2. Service Providers vs. Carriers?

The Enterprise Infrastructure Solutions (EIS) contract has, for the first time in the history of the long-tenured General Services Administration network services deals, awarded service providers that are not traditional telecom carriers. Agencies’ decisions to diversify network vendor types will bring about new services, more options and competitive best-of-breed solutions to the government market. More competition will be beneficial for agencies.

3. The Burden of Choice

On the flip side, the EIS program also presents several challenges by including nine awarded companies. The government previously awarded GSA network services contracts to two or three vendors or a maximum of five. Agencies today are presented with up to nine competing bids in response to every “Fair Opportunity” solicitation. Do the math: nine proposals, nine evaluations, up to nine negotiations and possibly eight award protests. The process places a strain on agency personnel tasked with running their current networks at the same time. Meanwhile, the clock is ticking on transition timelines. These awards take a long time. I’m not suggesting that nine awardees was the wrong move, but it is different from past contracting vehicles. The pandemic didn’t make this extra “burden of choice” any easier.

4. Like-for-Like

The EIS RFP was released during a transition period when services available on the previous FTS 2001 and Networx contracts were still the prevailing technologies. When EIS was developed, the use of newer broadband services did not meet the necessary network security needs of the federal government. Consequently, most of the early agency-issued Fair Opportunities specified continued legacy or “like-for-like” services such as MPLS and a dependence on costly dedicated access service, which is neither scalable nor effective in today’s environment. This approach does not yield the type of innovation and network modernization needed for efficient government service delivery. However, as broadband services have evolved to include managed broadband and Software Defined-Wide Area Network (SD-WAN) technologies with stricter security capabilities, GSA has worked hard to incorporate them into the EIS master contract. That said, the unfortunate timing gap puts a strain on meeting transition goals.

5. AIOps

With the development of Artificial Intelligence (AI) as a component of network operations, the management and performance of dispersed networks have taken a giant step forward. As this performance optimization technology continues to evolve, the industry is moving closer to service delivery platforms that combine automation, analytics and customer experience management. AIOps is a significant addition to the managed SD-WAN services now available on EIS and other contracts since it improves service quality and reduces customer downtime. Machine learning models can digest the explosion of available data—from the cloud, billions of devices and the internet—and apply AI proactively to network management tasks. This optimizes cloud-based services, diverse hybrid environments, mobility services and SD-WAN technologies. When AI streamlines network management, improves efficiencies and enhances the user experience, it makes for a more intelligent network—and better government.

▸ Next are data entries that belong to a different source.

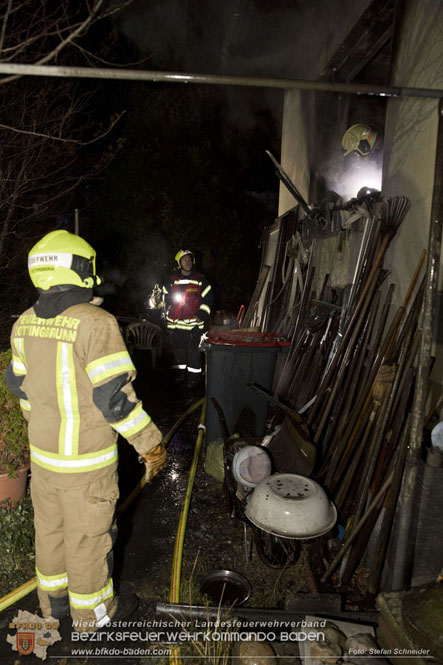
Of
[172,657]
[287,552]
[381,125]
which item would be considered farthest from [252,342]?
[381,125]

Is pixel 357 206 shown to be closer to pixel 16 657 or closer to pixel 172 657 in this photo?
pixel 172 657

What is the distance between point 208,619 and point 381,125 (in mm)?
6619

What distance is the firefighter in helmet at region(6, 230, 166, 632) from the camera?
2.31 metres

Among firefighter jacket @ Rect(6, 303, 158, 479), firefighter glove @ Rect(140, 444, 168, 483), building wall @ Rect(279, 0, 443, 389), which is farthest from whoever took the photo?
building wall @ Rect(279, 0, 443, 389)

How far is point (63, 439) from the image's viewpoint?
2379 millimetres

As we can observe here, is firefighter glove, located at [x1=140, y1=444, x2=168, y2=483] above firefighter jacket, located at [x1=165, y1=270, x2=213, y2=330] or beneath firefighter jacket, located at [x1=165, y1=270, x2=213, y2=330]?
beneath

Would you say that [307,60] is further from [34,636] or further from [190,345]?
[34,636]

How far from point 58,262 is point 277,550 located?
2526 millimetres

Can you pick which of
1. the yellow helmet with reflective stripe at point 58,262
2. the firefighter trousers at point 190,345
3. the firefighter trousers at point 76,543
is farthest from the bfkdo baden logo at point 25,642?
the firefighter trousers at point 190,345

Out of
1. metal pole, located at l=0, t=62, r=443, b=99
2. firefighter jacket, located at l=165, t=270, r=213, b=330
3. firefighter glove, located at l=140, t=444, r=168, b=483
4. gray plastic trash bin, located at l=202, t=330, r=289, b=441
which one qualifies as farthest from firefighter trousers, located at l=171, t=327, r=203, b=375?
metal pole, located at l=0, t=62, r=443, b=99

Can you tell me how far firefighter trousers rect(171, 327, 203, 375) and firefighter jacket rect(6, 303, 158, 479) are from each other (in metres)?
4.92

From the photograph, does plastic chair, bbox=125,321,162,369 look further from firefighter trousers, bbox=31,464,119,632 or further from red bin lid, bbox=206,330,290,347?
firefighter trousers, bbox=31,464,119,632

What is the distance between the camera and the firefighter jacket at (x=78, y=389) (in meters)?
2.29

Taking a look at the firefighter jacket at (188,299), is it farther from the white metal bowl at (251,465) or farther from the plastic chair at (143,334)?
the white metal bowl at (251,465)
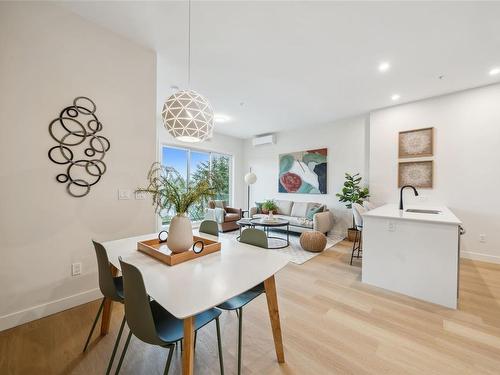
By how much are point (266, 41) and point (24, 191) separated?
2.79m

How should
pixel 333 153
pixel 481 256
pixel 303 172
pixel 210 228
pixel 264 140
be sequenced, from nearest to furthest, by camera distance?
pixel 210 228 → pixel 481 256 → pixel 333 153 → pixel 303 172 → pixel 264 140

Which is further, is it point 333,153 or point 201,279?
point 333,153

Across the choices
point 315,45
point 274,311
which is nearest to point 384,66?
point 315,45

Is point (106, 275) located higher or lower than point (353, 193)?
lower

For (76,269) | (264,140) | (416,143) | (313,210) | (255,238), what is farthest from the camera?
(264,140)

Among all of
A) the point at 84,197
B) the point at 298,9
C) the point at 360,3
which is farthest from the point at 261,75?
the point at 84,197

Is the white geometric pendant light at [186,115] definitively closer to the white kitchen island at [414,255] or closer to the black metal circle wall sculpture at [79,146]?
the black metal circle wall sculpture at [79,146]

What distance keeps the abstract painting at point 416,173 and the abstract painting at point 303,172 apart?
1643 mm

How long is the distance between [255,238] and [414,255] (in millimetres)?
1823

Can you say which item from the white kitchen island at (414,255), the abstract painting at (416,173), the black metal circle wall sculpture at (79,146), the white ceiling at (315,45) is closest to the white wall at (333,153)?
the abstract painting at (416,173)

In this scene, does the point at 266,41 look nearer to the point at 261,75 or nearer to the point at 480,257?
the point at 261,75

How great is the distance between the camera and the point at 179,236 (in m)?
1.47

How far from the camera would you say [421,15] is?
1997 millimetres

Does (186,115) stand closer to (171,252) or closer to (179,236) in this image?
(179,236)
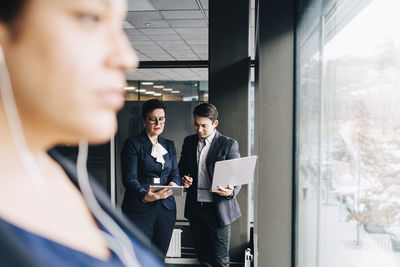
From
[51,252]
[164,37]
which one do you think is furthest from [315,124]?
[164,37]

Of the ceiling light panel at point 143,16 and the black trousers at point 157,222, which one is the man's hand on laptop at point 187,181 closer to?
the black trousers at point 157,222

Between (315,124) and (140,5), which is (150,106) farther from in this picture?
(140,5)

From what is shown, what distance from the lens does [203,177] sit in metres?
2.37

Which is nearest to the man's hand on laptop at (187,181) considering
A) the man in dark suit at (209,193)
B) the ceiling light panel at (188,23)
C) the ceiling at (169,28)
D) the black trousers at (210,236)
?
the man in dark suit at (209,193)

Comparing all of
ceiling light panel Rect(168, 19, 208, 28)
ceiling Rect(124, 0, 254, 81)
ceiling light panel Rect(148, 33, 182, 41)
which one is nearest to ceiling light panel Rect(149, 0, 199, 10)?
ceiling Rect(124, 0, 254, 81)

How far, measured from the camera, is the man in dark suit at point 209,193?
91.2 inches

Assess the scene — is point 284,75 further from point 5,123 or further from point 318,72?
point 5,123

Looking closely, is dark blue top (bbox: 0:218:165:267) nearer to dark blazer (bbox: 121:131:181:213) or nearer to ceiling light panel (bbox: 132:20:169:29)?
dark blazer (bbox: 121:131:181:213)

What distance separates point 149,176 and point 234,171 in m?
0.52

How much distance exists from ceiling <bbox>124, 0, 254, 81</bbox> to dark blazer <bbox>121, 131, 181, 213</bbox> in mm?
1435

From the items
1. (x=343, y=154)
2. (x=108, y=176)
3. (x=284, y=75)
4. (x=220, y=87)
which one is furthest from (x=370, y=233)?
(x=108, y=176)

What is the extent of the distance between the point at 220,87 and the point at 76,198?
300cm

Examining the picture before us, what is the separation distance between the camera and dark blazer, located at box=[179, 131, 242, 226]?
2.30 m

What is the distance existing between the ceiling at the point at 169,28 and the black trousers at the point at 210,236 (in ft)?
5.78
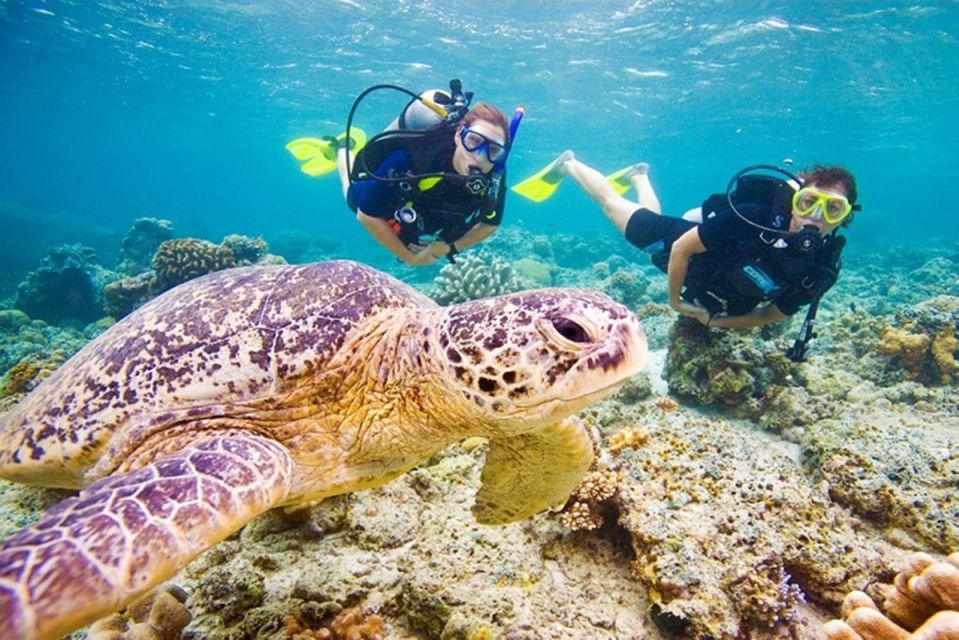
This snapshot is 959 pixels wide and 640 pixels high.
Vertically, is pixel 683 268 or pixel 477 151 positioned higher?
pixel 477 151

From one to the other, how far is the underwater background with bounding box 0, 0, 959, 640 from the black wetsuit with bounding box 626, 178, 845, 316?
557 millimetres

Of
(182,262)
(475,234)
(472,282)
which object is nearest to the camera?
(475,234)

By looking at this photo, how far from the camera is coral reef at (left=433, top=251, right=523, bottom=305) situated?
965cm

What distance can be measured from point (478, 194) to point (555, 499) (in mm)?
3249

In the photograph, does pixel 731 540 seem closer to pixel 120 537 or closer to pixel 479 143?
pixel 120 537

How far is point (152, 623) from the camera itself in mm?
2297

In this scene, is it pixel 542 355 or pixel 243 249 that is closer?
pixel 542 355

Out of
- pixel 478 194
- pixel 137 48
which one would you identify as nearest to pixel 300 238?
pixel 137 48

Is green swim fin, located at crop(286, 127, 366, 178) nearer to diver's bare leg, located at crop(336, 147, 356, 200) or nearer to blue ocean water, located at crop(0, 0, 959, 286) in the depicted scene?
diver's bare leg, located at crop(336, 147, 356, 200)

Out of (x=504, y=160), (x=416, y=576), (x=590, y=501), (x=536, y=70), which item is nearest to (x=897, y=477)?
(x=590, y=501)

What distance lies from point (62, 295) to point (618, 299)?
14.7 m

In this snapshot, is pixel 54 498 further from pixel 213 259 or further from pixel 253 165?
pixel 253 165

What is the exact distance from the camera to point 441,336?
2098mm

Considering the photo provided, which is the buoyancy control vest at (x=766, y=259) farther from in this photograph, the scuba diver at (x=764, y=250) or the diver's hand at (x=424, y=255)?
the diver's hand at (x=424, y=255)
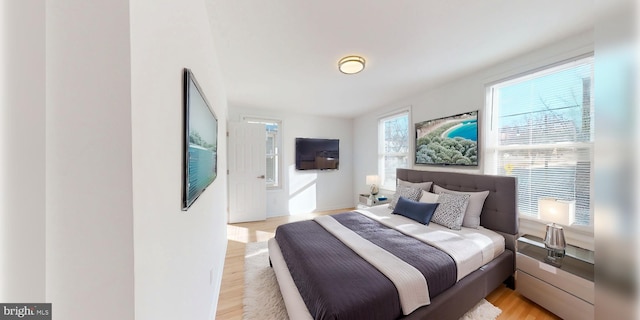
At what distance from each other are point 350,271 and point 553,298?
1.72 m

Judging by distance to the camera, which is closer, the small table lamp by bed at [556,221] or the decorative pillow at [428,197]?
the small table lamp by bed at [556,221]

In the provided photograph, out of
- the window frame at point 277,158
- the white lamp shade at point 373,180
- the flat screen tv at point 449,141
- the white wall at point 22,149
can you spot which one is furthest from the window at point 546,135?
the window frame at point 277,158

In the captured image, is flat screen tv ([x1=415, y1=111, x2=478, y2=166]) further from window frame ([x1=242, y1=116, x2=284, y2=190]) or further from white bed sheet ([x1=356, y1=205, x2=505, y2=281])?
window frame ([x1=242, y1=116, x2=284, y2=190])

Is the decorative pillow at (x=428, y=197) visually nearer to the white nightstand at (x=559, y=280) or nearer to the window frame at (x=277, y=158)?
the white nightstand at (x=559, y=280)

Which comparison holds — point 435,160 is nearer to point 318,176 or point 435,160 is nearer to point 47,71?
point 318,176

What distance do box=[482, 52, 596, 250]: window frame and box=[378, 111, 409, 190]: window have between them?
1.32 meters

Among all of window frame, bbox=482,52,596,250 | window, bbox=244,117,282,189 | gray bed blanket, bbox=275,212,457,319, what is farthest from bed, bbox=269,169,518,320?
window, bbox=244,117,282,189

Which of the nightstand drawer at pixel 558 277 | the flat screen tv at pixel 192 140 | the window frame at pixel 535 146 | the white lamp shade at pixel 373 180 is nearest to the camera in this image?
the flat screen tv at pixel 192 140

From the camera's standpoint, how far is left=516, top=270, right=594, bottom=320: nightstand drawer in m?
1.55

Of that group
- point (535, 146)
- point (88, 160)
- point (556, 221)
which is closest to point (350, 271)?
point (88, 160)

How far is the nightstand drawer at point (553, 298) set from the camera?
5.08 feet

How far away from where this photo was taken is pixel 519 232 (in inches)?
90.6

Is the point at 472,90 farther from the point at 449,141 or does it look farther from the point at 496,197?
the point at 496,197

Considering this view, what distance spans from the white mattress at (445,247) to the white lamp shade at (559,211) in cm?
48
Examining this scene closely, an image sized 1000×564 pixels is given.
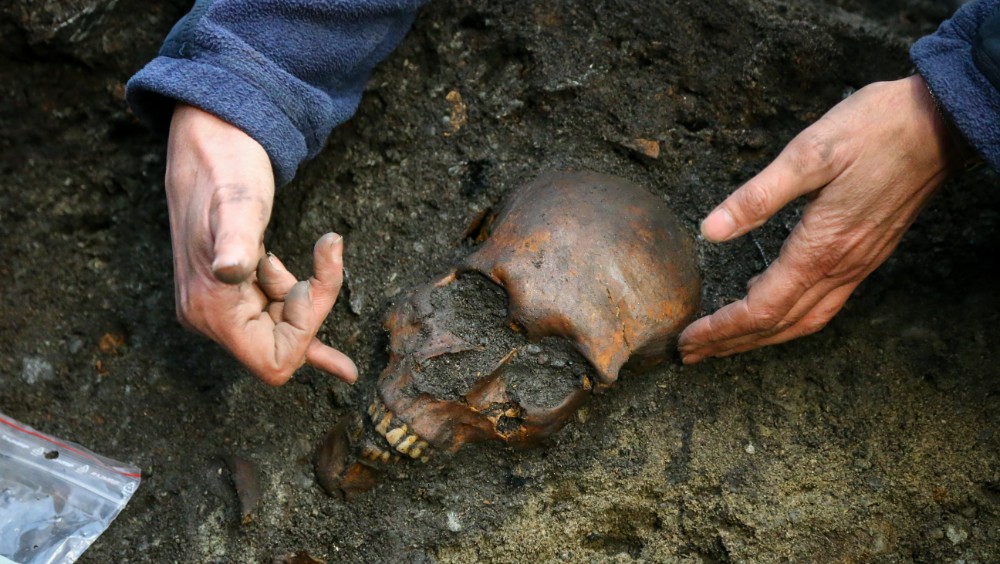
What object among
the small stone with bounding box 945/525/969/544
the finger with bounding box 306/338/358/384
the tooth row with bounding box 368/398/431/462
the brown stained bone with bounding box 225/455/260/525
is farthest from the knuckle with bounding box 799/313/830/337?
the brown stained bone with bounding box 225/455/260/525

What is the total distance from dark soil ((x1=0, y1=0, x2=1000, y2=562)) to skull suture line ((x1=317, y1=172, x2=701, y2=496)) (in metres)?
0.09

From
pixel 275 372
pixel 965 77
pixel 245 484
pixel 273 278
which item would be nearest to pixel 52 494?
pixel 245 484

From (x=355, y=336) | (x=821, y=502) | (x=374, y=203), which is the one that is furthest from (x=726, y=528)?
(x=374, y=203)

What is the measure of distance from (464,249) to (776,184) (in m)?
0.68

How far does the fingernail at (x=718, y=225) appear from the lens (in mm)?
1618

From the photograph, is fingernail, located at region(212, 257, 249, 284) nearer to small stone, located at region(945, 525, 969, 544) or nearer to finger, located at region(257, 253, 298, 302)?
finger, located at region(257, 253, 298, 302)

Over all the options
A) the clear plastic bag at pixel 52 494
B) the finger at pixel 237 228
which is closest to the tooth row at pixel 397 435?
the finger at pixel 237 228

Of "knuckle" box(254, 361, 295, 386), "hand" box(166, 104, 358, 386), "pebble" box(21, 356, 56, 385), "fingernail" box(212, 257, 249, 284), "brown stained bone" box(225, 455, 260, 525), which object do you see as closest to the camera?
"fingernail" box(212, 257, 249, 284)

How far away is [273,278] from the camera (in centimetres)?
161

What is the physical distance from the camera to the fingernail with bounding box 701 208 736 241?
1.62 meters

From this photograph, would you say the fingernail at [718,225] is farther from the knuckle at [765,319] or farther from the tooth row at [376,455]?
the tooth row at [376,455]

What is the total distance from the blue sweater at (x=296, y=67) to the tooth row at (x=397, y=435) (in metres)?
0.48

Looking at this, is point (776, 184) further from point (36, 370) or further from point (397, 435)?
point (36, 370)

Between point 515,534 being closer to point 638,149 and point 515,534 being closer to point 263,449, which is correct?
point 263,449
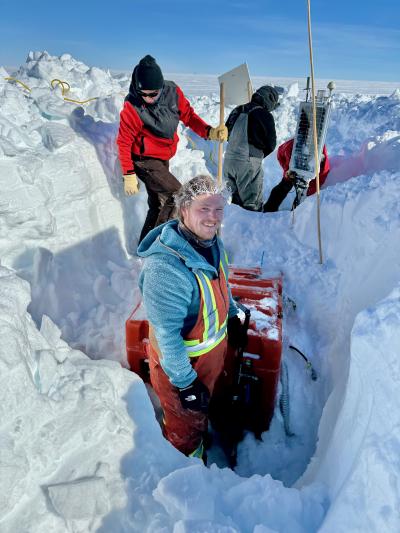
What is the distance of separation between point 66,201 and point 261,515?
10.6 feet

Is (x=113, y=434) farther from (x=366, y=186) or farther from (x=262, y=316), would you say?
(x=366, y=186)

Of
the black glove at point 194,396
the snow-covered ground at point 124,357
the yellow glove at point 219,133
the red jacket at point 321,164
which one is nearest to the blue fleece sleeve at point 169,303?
the black glove at point 194,396

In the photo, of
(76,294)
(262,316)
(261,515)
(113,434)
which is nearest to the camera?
(261,515)

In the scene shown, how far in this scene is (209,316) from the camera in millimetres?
2020

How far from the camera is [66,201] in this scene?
3.72 m

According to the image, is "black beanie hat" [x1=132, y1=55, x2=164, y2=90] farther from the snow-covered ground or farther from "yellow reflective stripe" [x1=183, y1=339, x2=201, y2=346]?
"yellow reflective stripe" [x1=183, y1=339, x2=201, y2=346]

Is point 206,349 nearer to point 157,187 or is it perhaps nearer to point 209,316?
point 209,316

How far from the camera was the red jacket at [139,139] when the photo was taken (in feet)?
11.5

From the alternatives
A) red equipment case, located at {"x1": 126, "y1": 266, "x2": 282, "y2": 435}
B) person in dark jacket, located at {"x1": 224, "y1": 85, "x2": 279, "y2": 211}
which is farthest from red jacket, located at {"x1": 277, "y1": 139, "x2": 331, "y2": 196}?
red equipment case, located at {"x1": 126, "y1": 266, "x2": 282, "y2": 435}

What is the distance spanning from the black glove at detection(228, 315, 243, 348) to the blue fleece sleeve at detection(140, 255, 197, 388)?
626mm

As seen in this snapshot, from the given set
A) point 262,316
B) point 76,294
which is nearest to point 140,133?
point 76,294

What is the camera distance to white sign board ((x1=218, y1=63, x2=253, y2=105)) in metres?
5.34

This will have a profound effect on the evolving hybrid office/home office deployment of agency networks.

The trends create a perfect storm that will propel the government to the next phase of modernization to serve citizens readily. As citizens become increasingly digitally dependent, the government will lean on the changing EIS contract model, AIOps and telework innovations to evolve alongside them.

Tony Bardo is assistant vice president for Government Solutions at Hughes Network Systems.